At the head of the socialist regime’s censorship and privacy-breaching framework is the National Commission of Telecommunications (Conatel), the entity that regulates all telecommunications in the country, be it phone, internet, and media.

Conatel has blocked access to dozens of dissenting websites, has forced local TV channels into self-censorship, has penalized political satire, neutered newspapers, closed more than 190 radio stations and taken shows off air, and has ordered private phone carriers to engage in mass surveillance and wiretapping of phone communications to curb dissent.
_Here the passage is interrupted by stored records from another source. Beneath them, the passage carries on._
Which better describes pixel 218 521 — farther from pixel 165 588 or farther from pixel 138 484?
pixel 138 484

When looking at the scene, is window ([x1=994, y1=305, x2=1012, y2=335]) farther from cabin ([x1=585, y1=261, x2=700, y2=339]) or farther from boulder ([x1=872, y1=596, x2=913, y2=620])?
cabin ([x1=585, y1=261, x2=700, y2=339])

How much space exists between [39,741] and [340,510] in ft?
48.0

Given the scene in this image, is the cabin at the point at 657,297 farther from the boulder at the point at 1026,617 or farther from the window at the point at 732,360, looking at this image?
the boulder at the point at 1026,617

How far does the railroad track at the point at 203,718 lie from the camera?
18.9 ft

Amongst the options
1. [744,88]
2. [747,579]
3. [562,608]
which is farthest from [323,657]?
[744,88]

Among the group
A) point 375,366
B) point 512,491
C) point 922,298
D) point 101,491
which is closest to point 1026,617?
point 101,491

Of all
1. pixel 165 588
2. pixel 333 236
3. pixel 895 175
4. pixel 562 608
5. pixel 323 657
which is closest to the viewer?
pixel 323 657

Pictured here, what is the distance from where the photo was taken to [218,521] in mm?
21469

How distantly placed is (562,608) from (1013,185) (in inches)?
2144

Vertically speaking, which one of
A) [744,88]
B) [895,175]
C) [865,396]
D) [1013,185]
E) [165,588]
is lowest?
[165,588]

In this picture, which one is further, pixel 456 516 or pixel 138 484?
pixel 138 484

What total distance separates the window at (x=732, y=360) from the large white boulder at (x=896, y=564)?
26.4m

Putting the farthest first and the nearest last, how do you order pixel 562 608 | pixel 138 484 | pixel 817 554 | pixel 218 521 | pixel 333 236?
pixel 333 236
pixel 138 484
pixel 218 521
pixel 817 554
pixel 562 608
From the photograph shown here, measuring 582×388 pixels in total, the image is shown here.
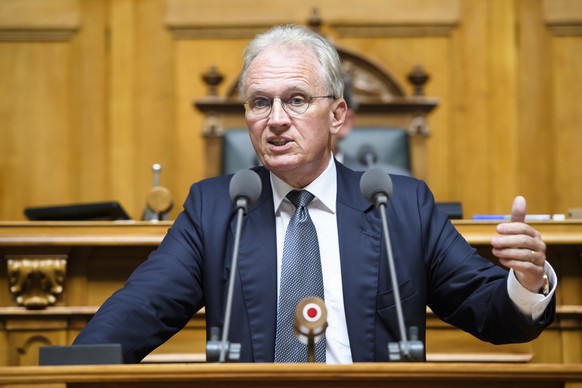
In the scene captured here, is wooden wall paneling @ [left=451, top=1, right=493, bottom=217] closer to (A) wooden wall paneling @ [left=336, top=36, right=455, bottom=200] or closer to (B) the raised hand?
(A) wooden wall paneling @ [left=336, top=36, right=455, bottom=200]

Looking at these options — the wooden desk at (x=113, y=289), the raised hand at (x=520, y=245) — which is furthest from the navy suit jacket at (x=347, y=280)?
the wooden desk at (x=113, y=289)

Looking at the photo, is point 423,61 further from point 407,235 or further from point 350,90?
point 407,235

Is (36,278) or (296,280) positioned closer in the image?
(296,280)

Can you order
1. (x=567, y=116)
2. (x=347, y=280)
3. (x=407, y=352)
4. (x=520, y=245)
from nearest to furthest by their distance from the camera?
1. (x=407, y=352)
2. (x=520, y=245)
3. (x=347, y=280)
4. (x=567, y=116)

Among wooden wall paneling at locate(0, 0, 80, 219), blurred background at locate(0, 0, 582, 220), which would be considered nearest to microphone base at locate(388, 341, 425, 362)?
blurred background at locate(0, 0, 582, 220)

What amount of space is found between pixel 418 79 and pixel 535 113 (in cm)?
82

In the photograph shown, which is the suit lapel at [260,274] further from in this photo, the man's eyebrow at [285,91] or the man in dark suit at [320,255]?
the man's eyebrow at [285,91]

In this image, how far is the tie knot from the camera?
2268 millimetres

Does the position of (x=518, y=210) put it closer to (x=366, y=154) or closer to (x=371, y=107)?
(x=366, y=154)

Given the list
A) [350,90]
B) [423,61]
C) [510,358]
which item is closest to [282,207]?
[510,358]

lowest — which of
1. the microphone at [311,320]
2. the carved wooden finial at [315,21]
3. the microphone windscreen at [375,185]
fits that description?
the microphone at [311,320]

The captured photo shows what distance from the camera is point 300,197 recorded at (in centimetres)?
228

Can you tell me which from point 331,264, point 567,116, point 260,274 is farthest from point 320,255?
point 567,116

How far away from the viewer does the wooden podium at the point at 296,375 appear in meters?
1.48
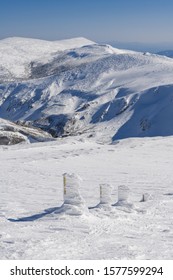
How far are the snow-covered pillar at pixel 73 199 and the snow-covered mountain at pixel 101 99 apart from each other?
56.2 m

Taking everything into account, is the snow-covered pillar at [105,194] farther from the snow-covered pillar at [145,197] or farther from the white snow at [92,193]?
the snow-covered pillar at [145,197]

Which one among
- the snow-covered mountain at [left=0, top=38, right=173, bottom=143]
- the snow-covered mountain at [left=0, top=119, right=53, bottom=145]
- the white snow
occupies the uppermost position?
the white snow

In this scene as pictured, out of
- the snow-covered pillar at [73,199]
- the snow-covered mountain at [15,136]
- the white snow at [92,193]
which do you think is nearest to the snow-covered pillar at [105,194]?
the white snow at [92,193]

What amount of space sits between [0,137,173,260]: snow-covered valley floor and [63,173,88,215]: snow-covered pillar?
0.30 metres

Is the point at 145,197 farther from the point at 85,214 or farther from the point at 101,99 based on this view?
the point at 101,99

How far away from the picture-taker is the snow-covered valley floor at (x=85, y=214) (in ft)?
34.6

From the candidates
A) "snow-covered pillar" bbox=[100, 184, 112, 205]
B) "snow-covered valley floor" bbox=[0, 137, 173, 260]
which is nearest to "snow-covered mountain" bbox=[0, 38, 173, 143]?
"snow-covered valley floor" bbox=[0, 137, 173, 260]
MASS-SCALE PHONE SURVEILLANCE
Having lived two thirds of my life under chavismo and lived through the rise of Hugo Chávez’s “Bolivarian Revolution,” I witnessed the constant presence of an unproven fear among friends and family most often expressed with the phrase, “you cannot say that over the phone.” It was a reference to the regime’s alleged — but always unconfirmed — wiretapping of phone conversations.

At first, in the first half of the 2000s, I remember it being a sort of playful urban legend — but with time, and, as the Socialist Party cemented its grip on Venezuela, what was once a myth became a reality with proven evidence.